DOCUMENT TEXT:
# Motobecane Messenger single speed



## lapdog (Aug 27, 2007)

Anyone bought one of these bikes? Bikes Direct have these for $349. Sounds cheap.


----------



## WVJon75 (Jul 23, 2006)

I have the Mercier Kilo which is basically the same thing and it was worth every penny.


----------



## robcycle (May 10, 2006)

lapdog said:


> Sounds cheap.


You might be right. 

If it were me, I would convert an old road bike and beat the hell out of it.

-Rob.


----------



## Grindmonkey7 (Apr 5, 2005)

*Yes. I have a Messenger.*

I think it is worth the price. I've had mine for 2 months now and I ride it more than my other bikes, road use only. I have gotten the upgrade components bug. I plan to change
the drive train and wheels at some point, maybe the handle bar as well and the brakes.
What I'm saying is the frame is very nice, I wanted steel. I like the idea of the horizontal track ends and the track spacing on the fork ends. The bike rides fine, there is an intermintent creaking somewhere in the drivetrain. Possibly in the freewheel.

[Spatial relation data]
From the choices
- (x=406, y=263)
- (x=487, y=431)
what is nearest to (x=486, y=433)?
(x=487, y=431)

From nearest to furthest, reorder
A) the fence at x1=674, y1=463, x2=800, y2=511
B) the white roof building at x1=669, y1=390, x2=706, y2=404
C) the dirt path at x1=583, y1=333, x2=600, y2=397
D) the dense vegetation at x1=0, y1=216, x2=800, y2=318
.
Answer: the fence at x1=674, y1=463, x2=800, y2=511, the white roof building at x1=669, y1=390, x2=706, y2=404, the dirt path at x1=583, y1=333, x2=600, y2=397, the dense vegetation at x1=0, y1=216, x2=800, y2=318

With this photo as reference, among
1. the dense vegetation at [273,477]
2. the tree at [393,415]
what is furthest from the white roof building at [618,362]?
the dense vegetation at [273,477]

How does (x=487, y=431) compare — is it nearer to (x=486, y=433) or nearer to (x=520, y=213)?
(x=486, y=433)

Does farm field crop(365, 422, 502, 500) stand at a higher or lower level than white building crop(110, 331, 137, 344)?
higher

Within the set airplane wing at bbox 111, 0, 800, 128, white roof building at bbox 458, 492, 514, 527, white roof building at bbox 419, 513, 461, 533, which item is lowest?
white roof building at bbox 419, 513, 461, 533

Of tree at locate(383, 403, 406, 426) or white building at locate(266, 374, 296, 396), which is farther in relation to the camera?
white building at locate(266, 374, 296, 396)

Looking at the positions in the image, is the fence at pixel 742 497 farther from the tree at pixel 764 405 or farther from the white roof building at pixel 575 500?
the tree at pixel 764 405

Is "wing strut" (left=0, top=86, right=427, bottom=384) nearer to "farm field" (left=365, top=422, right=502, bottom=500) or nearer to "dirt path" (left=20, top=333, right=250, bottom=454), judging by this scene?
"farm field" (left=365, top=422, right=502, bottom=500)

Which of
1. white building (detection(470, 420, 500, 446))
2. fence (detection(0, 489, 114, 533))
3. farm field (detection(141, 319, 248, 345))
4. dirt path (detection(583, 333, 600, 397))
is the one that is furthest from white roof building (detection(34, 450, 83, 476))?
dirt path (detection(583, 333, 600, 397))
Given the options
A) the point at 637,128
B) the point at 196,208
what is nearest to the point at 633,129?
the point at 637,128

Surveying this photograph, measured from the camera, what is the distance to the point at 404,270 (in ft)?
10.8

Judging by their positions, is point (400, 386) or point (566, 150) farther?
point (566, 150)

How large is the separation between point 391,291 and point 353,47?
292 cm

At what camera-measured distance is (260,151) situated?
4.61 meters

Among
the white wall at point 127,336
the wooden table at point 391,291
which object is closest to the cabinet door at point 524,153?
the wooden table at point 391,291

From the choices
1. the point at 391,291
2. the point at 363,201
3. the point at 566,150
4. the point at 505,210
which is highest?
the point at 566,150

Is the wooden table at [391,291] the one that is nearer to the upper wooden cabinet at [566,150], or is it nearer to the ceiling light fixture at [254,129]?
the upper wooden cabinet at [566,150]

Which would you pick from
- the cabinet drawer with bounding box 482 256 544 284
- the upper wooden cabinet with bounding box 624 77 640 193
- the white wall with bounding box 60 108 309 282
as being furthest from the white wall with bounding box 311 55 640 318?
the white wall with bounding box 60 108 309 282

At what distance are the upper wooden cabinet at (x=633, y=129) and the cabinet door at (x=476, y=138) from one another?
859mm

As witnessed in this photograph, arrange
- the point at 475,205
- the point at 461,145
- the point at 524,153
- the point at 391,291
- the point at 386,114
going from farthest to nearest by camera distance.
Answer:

REQUIRED TASKS:
A. In the Motobecane Messenger thread, what price does Bikes Direct charge for the bike?
B. From the Motobecane Messenger thread, copy the passage that begins at the words "## lapdog (Aug" and stops after "worth every penny.".
C. Write the next part of the Motobecane Messenger thread, picking up right after its last sentence.

RESPONSES:
A. $349

B.
## lapdog (Aug 27, 2007)

Anyone bought one of these bikes? Bikes Direct have these for $349. Sounds cheap.


----------



## WVJon75 (Jul 23, 2006)

I have the Mercier Kilo which is basically the same thing and it was worth every penny.

C.
As far as conversion of an older bike, I've done that and this new MB bike is better as far as ride quality goes. Of course you could spend more and go for a Bianchi, Kona, Surly, Schwinn or SE. All are nice options.


----------



## Sasquatchcycles (Jul 19, 2007)

Nothing wrong with the bike at all IMHO...steel frame, decent spec, low price. You could of course buy an old bike, strip it, and build it up with a similar spec for less money, but not that much less...with that said, I've never purchased anything from bikesdirect but I don't think Motobecane deserves the bike snobbery I sometimes see.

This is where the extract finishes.